Stijn Hofstraat (1996) completed his bachelor’s and master’s program Biomedical Engineering at the Eindhoven University of Technology. His master thesis focused on controlled drug release via nanoparticles and biomaterials, a joint collaborative project between prof. Patricia Dankers and prof. Jan van Hest. During a 6-month internship, he researched the ex-vivo activation and expansion of T cells in David Mooney’s lab at the Harvard John A. Paulson School of Engineering and Applied sciences. After graduating, he joined the Mulder Lab as a PhD student in Eindhoven where he develops RNA-based nanotherapeutics.
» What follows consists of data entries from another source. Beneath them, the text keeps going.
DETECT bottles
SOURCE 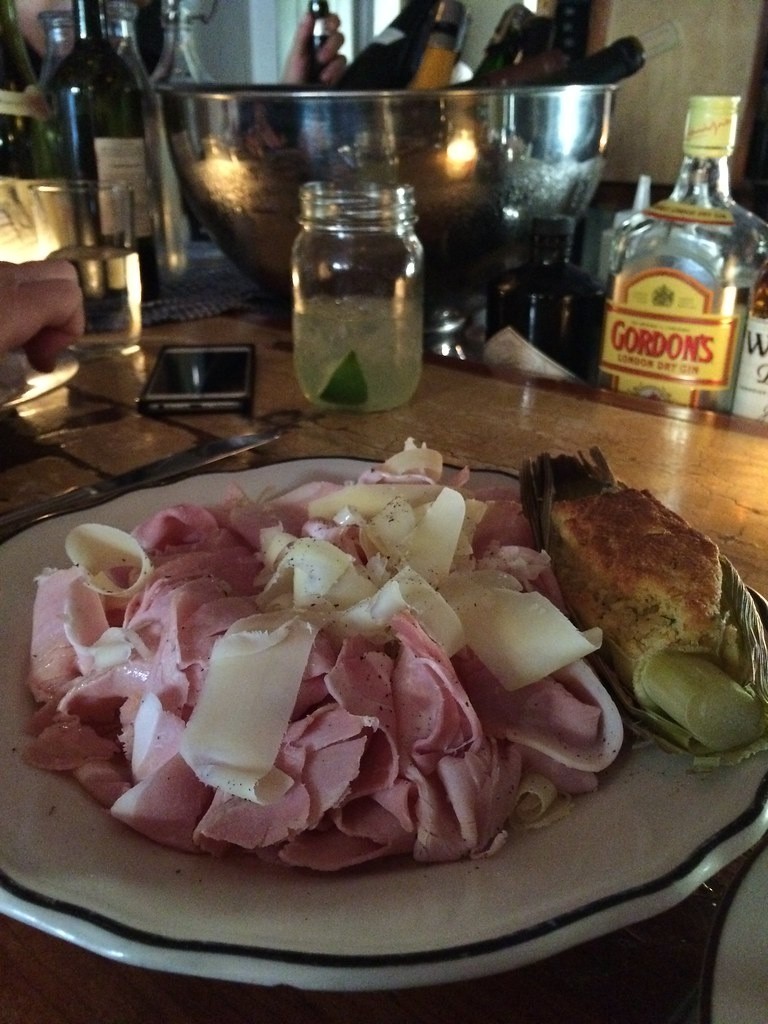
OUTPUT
[309,0,685,89]
[486,214,603,371]
[594,97,767,413]
[0,0,225,304]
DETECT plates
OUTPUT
[0,455,766,991]
[699,840,768,1023]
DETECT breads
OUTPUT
[547,483,723,656]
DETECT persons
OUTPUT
[0,260,87,375]
[0,0,346,89]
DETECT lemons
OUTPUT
[316,350,367,405]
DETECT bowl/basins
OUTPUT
[159,84,620,315]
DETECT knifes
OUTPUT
[1,423,299,525]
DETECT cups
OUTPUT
[292,179,424,412]
[27,180,142,347]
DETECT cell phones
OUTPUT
[137,342,257,417]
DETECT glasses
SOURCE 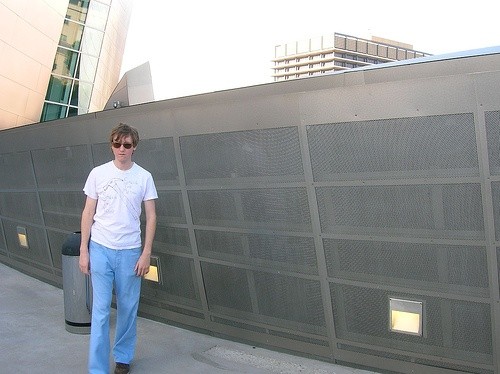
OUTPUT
[112,141,133,149]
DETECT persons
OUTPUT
[79,122,159,374]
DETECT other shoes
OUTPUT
[115,362,130,374]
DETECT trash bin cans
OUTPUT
[62,232,93,335]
Over the last decade, targeting the adaptive immune system has been a highly successful immunotherapy approach. Similarly, modulating the innate immune system holds great therapeutic potential. Our strategy is to deliver small interfering RNA (siRNA) to the hematopoietic stem and progenitor cells in the bone marrow. Therefore, we have developed a novel RNA delivery platform based on apolipoprotein A1 (ApoA1). ApoA1 acts as a structural stabilizer for lipid-based nanoparticles, and it has inherent affinity for myeloid cells and their progenitors. Using ApoA1, siRNA, and fatty molecules, we developed a library of nanoparticles for siRNA delivery, called siRNA-aNPs. The library nanoparticles were screened for physicochemical properties and in vitro silencing. From the library, we selected 6 representative compositions for in vivo evaluation. Using radiolabeling of the siRNA, we  identified several siRNA-aNP formulations that preferentially accumulate in the bone marrow. Furthermore, via flow cytometry we demonstrated significantly higher uptake of our lead siRNA-aNP in hematopoietic stem and progenitors cells compared to standard LNPs for siRNA delivery. In future experiments, we will evaluate the silencing efficacy of the lead candidate in vivo. Finally, we will set-up treatment studies in various disease models to show siRNA-aNPs’ full therapeutic potential.